Five Scriptural Steps to Total Forgiveness
Psalms 51; Matthew 6:9-12; Col. 3:1-2, 12-13

I recently read a story about a well-known lover of dogs. He was very active in giving speeches to raise money for the Society for the Prevention of Cruelty to Animals. If you could imagine a man who truly loved dogs, this was your man.

One day, his love was put to the test. He was pouring a new sidewalk from his house out to the street. He was just smoothing out the last square foot of cement when his neighbor's beautiful Golden Retriever strayed from the yard and walked up to the man for a pet on the head. The Golden Retriever also walked right into the wet cement. This noted dog lover muttered something under his breath and waved off the dog.

Again, this SPCA superstar smoothed out the concrete; this time, another dog, a cute little Cocker Spaniel owned by the little girl down the street came by. This dog was also drawn to this king of canine kindness; so he ran to the man, plopping foot after little foot into the wet cement. The man got up and threw his trowel at the poor little beast. Cursing openly, he knelt again and for the second time smoothed out his concrete creation.

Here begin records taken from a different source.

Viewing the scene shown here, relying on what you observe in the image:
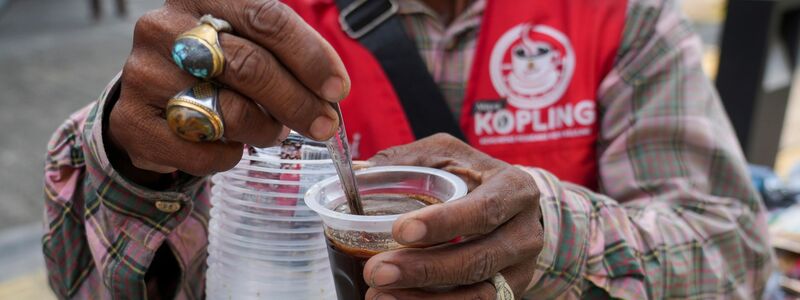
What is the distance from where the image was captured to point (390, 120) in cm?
163

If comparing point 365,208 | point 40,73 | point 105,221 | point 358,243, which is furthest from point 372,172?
point 40,73

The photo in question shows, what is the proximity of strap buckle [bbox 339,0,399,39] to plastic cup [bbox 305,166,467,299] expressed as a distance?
575mm

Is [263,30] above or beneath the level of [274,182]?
above

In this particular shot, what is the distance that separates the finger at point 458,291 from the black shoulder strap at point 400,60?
577 mm

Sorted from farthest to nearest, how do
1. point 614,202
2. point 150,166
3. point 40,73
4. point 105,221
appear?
point 40,73, point 614,202, point 105,221, point 150,166

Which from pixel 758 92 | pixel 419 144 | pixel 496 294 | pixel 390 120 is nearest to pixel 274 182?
pixel 419 144

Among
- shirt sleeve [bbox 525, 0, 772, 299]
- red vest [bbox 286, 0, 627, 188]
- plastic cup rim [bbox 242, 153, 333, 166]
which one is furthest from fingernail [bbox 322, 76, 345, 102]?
red vest [bbox 286, 0, 627, 188]

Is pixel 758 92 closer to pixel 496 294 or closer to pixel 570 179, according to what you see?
pixel 570 179

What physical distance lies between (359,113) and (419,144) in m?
0.50

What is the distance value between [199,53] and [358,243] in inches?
11.9

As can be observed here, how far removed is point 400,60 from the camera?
161 cm

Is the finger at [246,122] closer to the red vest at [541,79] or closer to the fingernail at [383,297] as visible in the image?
the fingernail at [383,297]

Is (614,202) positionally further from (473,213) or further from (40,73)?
(40,73)


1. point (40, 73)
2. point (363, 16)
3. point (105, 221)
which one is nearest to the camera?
point (105, 221)
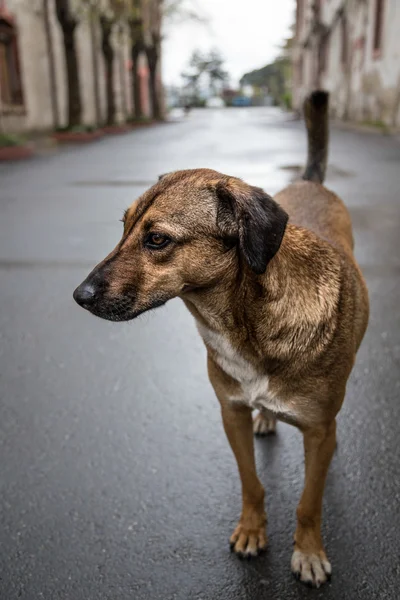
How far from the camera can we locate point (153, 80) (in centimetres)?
3891

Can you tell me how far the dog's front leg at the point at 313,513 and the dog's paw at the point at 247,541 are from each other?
5.8 inches

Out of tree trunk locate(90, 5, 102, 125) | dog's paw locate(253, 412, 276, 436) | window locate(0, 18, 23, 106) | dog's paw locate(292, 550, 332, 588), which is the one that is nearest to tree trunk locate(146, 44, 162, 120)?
tree trunk locate(90, 5, 102, 125)

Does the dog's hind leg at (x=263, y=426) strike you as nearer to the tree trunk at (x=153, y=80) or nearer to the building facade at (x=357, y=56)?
the building facade at (x=357, y=56)

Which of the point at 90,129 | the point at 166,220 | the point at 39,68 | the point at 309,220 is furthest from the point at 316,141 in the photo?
the point at 39,68

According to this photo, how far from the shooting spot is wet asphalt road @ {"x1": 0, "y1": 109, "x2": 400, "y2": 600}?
2.31 meters

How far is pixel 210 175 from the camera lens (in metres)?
2.06

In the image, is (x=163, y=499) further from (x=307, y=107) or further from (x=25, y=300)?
(x=25, y=300)

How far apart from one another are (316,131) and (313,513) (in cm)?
229

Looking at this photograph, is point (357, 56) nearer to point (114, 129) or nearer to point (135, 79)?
point (114, 129)

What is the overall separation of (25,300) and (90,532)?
2.97m

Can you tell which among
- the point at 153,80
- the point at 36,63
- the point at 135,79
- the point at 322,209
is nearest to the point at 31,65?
the point at 36,63

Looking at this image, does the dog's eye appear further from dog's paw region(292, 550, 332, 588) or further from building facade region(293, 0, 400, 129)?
building facade region(293, 0, 400, 129)

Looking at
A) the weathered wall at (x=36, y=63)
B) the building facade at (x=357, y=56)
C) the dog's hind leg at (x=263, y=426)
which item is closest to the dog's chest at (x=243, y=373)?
the dog's hind leg at (x=263, y=426)

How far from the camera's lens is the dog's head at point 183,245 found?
1.92 metres
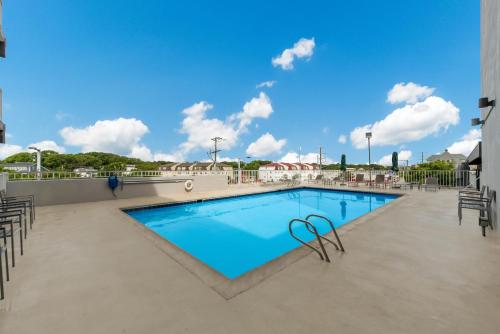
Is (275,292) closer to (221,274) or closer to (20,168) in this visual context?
(221,274)

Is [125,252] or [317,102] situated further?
[317,102]

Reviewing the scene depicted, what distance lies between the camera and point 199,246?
409 cm

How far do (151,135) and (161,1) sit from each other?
1916 centimetres

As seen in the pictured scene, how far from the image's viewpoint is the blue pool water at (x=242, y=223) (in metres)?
3.72

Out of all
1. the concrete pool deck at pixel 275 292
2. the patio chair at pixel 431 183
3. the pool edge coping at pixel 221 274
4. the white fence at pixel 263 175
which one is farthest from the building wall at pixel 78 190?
the patio chair at pixel 431 183

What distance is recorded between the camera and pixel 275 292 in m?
1.87

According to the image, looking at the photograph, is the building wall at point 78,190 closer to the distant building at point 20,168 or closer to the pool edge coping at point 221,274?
the distant building at point 20,168

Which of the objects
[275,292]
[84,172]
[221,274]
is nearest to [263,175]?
[84,172]

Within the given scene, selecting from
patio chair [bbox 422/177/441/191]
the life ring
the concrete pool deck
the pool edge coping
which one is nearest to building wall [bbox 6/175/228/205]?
the life ring

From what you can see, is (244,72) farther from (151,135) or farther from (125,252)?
(125,252)

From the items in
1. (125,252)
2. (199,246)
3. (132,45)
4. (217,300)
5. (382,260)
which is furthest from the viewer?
(132,45)

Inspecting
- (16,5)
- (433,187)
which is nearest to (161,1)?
(16,5)

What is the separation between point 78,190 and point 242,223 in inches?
236

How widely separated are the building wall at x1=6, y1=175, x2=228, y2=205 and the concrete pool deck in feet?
15.4
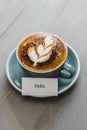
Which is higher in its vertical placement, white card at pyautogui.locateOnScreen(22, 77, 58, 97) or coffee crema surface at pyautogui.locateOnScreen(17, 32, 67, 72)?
coffee crema surface at pyautogui.locateOnScreen(17, 32, 67, 72)

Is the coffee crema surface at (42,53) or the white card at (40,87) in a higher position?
the coffee crema surface at (42,53)

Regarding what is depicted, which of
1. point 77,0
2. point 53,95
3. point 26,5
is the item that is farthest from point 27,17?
point 53,95

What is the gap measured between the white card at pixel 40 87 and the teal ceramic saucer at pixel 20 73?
0.5 inches

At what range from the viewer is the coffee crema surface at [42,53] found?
2.05 feet

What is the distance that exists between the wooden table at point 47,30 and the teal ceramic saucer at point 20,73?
0.06 ft

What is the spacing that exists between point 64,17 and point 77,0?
80 millimetres

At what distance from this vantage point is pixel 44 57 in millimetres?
628

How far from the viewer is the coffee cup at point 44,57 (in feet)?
2.05

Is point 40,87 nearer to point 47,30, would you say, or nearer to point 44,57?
point 44,57

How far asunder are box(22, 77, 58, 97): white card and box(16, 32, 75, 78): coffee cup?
0.01m

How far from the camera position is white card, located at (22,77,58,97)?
2.11ft

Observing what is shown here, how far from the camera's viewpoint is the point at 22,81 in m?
0.65

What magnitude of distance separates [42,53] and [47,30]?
0.57ft

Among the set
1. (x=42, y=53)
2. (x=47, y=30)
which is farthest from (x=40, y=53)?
(x=47, y=30)
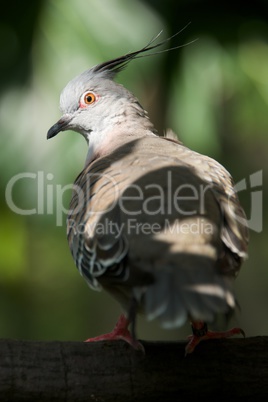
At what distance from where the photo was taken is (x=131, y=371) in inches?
157

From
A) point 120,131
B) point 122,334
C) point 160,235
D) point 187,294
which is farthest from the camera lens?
point 120,131

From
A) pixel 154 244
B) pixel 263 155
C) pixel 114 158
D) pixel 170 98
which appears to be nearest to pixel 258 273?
pixel 263 155

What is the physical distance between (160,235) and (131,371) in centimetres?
72

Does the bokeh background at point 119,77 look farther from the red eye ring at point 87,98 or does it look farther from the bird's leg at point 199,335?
the bird's leg at point 199,335

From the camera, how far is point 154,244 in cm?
374

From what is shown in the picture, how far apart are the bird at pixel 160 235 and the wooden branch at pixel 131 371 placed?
0.11 metres

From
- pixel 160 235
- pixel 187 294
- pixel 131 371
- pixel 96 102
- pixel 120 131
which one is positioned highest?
pixel 96 102

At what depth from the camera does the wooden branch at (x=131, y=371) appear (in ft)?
12.5

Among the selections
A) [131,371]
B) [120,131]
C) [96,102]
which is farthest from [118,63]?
[131,371]

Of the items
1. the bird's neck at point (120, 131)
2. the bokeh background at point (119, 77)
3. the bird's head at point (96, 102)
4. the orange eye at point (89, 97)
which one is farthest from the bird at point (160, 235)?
the bokeh background at point (119, 77)

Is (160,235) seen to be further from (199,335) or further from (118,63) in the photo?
(118,63)

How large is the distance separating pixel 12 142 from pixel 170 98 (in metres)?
1.35

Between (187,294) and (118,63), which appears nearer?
(187,294)

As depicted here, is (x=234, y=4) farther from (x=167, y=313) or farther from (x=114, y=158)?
(x=167, y=313)
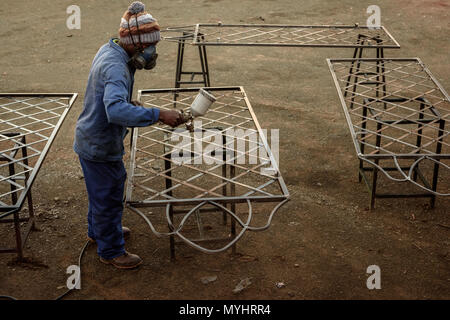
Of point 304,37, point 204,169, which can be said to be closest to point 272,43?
point 304,37

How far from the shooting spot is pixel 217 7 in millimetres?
12312

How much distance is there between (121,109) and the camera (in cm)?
312

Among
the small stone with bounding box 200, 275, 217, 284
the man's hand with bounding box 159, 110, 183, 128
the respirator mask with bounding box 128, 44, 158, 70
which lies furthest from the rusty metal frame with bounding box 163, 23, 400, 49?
the small stone with bounding box 200, 275, 217, 284

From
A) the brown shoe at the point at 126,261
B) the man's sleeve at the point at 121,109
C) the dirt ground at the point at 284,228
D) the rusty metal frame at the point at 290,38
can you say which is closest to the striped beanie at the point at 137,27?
the man's sleeve at the point at 121,109

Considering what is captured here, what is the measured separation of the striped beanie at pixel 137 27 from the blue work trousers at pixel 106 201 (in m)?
0.90

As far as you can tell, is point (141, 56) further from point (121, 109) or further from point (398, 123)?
point (398, 123)

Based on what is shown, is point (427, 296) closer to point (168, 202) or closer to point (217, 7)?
point (168, 202)

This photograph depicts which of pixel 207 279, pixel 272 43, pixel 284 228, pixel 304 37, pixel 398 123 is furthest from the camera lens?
pixel 304 37

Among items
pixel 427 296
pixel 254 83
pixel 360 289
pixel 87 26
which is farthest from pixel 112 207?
pixel 87 26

Then as he was finishing and standing to admire his work, his wife pulled up in her car and out bounded their little Schnauzer. The happy little critter went straight for its owner and sort of skated across the whole wet concrete. The man began to chase his own dog around and around in the yard with a shovel, swinging to kill! His wife, aghast, yelled: "But I thought you loved dogs!" You see, he loved dogs in the abstract, but not in the concrete!

Christianity is well-known for its emphasis on forgiveness. Today we want to get past forgiveness in the abstract to forgiveness in the concrete.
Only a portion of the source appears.